The liquid component of the 0.1% BSA (Bovine Serum Albumin) solution is not identified (it can be distilled water, millipore water, phosphate-buffered saline, etc.). Furthermore, these actions must be performed under sterile conditions, otherwise experiments using these materials may fail. To overcome this difficulty we consulted with experts in various biomedical areas to identify what descriptors are required, and what descriptors are optional, for each experimental action included in EXACT2.
Following OBO Foundry recommendations (see ), EXACT2 imports classes and relations from external resources. We employed the principle of MIREOT (Minimum Information to Reference External Ontology Terms) for consistent reference of external terms . MIREOT requires the inclusion of the following information: (1) source ontology URI (Unique Resource Identifier); (2) source term URI; and (3) target direct superclass URI. We used the OntoFox web application to import external terms to EXACT2 . In total, 25 terms were imported into EXACT2 from BFO, OBI, IAO, PATO (see the section below for more detail).
We present a fundamentally new version of the ontology EXACT2 for recording biomedical protocols. EXACT2 aims to explicitly define the semantics of experimental protocols in order to ensure their reproducibility, and to support computer applications that assist biologists in the preparation, maintenance, submission and sharing of experimental protocols. The range of experimental procedures in biomedicine is extremely wide, and ever increasing. While EXACT2 aims to cover the majority of experimental actions found in biomedical protocols, our estimate is that EXACT2 currently includes 85% of typical experimental actions. This estimate is based on processing of previously 'unseen' protocols. The scope of EXACT2 is restricted, for example by not allowing negations. Negations are rarely used in biomedical procedures, and are problematic to represent under the open world assumption. Our aim is to keep EXACT2 as simple as possible, and consequently such instructions as do not smoke cannot be represented with EXACT2, but such information can be captured in a form of notes as free text.

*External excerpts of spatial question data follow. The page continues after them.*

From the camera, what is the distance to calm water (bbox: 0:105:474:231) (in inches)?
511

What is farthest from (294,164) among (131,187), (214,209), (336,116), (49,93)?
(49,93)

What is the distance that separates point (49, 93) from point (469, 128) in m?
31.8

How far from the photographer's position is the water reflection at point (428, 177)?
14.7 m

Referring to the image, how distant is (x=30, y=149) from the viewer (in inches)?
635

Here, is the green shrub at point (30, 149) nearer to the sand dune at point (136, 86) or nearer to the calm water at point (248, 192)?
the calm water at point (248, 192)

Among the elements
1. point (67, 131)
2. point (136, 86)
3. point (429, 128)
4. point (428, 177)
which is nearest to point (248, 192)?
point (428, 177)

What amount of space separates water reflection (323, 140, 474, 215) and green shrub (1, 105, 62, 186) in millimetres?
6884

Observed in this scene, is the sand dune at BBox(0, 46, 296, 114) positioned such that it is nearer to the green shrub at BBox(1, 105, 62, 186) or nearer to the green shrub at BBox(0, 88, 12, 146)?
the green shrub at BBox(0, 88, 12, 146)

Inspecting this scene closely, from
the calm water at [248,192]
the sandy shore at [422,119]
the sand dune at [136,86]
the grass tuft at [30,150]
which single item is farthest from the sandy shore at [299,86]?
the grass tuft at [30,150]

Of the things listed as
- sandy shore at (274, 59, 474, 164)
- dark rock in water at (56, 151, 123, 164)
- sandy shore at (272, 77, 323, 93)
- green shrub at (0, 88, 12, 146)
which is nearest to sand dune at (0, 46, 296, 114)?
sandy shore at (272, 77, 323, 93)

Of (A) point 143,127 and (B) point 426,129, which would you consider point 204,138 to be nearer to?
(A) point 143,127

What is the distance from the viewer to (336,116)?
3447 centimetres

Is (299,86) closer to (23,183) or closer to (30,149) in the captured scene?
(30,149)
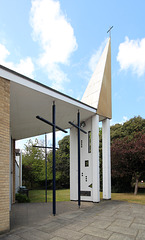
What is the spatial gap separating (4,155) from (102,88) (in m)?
7.11

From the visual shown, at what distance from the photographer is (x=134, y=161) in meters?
14.1

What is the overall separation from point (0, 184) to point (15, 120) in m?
5.11

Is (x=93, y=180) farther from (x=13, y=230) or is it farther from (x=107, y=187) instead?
(x=13, y=230)

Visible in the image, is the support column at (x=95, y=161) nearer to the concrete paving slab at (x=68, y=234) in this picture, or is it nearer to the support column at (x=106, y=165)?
the support column at (x=106, y=165)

It is a challenging task to capture and formalise information pertinent to biomedical protocols, we therefore applied a modular approach to the problem. EXACT2 is focused on the formal description of experimental actions and imports other entities participating in experimental actions from external resources such as ChEBI (Chemical Entities of Biological Interest) dictionary  for biochemical entities and eagle-i (see the eagle-i project ) ontology for experimental equipment.
Upper level ontologies
The previous version of EXACT used SUMO (the Suggested Upper Merged Ontology)  and Time Ontology (see ) as upper-level ontologies . Following OBO Foundry recommendations, the new version has been constructed with the use of the top-level classes from BFO (the Basic Formal Ontology) 1.1 , IAO (the Information Artifact Ontology) , PATO (Phenotype And Trait Ontology)  and OBI  (see Figure 1). The result is that the class SUMO: Object has been replaced with the class OBI: material entity, and the class EXACT: proposition has been replaced with the class IAO: information content entity. EXACT2 imports the PATO classes: volume, speed, temperature as descriptors of experimental actions. Such classes as IAO: document title, IAO: author identification were imported to EXACT2 to enable the representation of protocol's provenance. IAO classes textual entity and table were imported to capture information about such important textual elements of biomedical protocols as tables, notes, cautions, troubleshooting.
The adherence to BFO, IAO, PATO and OBI enables an efficient integration of EXACT2 with other biomedical ontologies, particularly with ChEBI for the representation of biochemical entities, and eagle-i for the representation of equipment used in experiments.
Structure of EXACT2
EXACT2 has a streamlined structure in order to ease the navigation through the ontology hierarchy. Underused top level classes such as EXACT: mode of transformation, EXACT: mode of separation have been deprecated. We have also deprecated classes that had only one or two subclasses. For example the class EXACT: shake had only one subclass EXACT: swirl, the class EXACT: cover had only one subclass EXACT: seal and the class EXACT: remove had only two subclasses EXACT: vortex and filter. All these classes are now defined as subclasses of the class EXACT2: experimental action. Consequently, a user or a computer application, in order to process information does not need to identify that, for example, the action rotate is a 'subtype of the remove type' of an action.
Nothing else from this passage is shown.